The Potter-related questions were also good ones, such as which scene Dan was most looking forward to filming in the seventh movie, to which he replied, “The walk through the forest because it’s so emotionally intense and then hopefully, if it remains intact, I’ll get a brief hello to Gary again because he comes back as a ghost.”
Gary Oldman, Stephen Fry and his parents figure prominently on Dan’s list of role models, and if he had to choose between a film and a stage production, he said he would most likely choose the film, although he admits the buzz and adrenaline rush you experience when you’re on stage are really unique.
When asked if he could imagine for a minute that no one in the room knew who he was, what would he tell people about himself, not as an actor but as a person, Dan laughed. “I would question you letting me on this stage in the first place!” He then went on to say that he is a person who got really lucky very young and that he’d been brought up with a certain work ethic, that he’s passionate about cricket, loves literature and poetry, is very interested in film and loves his job.
He admitted that he regretted the comment he made about having dyspraxia because it really hadn’t had any negative impact on him and he felt the issue was being blown out of proportion.
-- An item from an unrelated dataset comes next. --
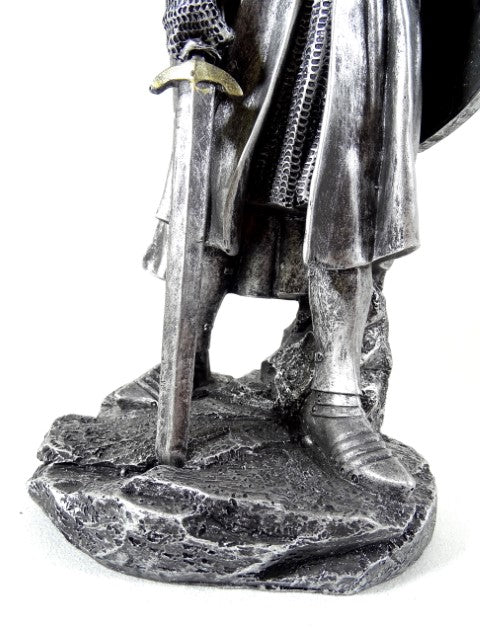 Figúrka križiackeho rytiera 30cm s gravírovaním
He also responded to a question about his religious upbringing, which he said he didn’t have, although he jokingly reassured everyone that he hadn’t been raised in a moral cesspit, and he had the audience howling with laughter when he responded “God” to a question about which role he would probably never get to play.
I was not the last person to step up to the microphone, but wanted to share my questions with you last because I was there on behalf of DanRadcliffe.com, and I wanted to have something special to report back to you.
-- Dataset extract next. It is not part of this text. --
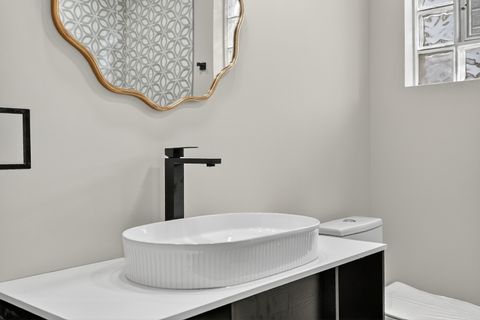 Tiny photo for 2601 W 98th Place, Evergreen Park, IL 60805 (MLS # 12520463)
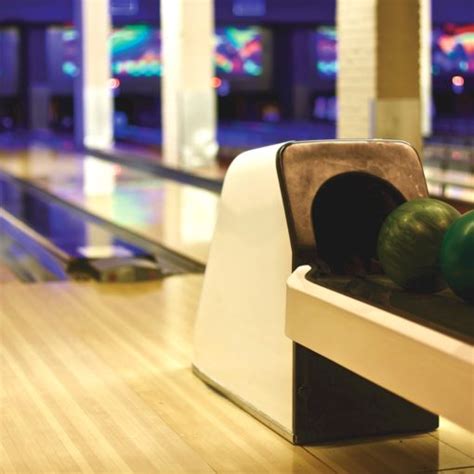 Finsbury Square Bowling Green (Bowling Alley) in Chiswell Street, London Address, Phone Number ...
I first of all congratulated Daniel for all he’d achieved on film and on stage so far, which he thanked me for, and then asked my questions:
Q: I saw you in Equus in London, and there was something in particular that stuck me and that I found really amazing, which is the choreography you do when blinding the horses. I was wondering how much training it took to perfect because it is really very difficult.
A: Don’t get too attached to that, because … the thing is … it did take a very long time, because you’re in there and they are flying around with these hooves that are really sharp, and they’re flying around your head, and I’m naked at this point and as if it wasn’t terrifying enough to do in front of a live audience, to do it and almost get killed is not good (!). So it took a long, long time, but I think it is the most effective and shocking piece of theatrical stuff. And also, to be honest, I must take very little credit for that; those horses were just amazing because they knew that if I was too close they just wouldn’t move because they wouldn’t risk it and to be able to make snap decisions in those moments when you don’t even have time to think … they really, really saved me and they were amazing, and the guys who are doing it here are also really amazing. It’s mind boggling. They’re incredible and so strong and you’ll find it amazing when you come to see it.
Q: Finally, I’d just like to know if there is any character in another play or musical that you would be interested in portraying eventually.
A: There are a couple of dream roles … I’m very careful not to say them. (The audience cheers him on.) I would love to play, at some point, Puck … (Large round of approving applause) … It’s a popular choice … and in terms of musicals, the one I … my favorite, favorite musical of all times is Company, and I’d love to play in that.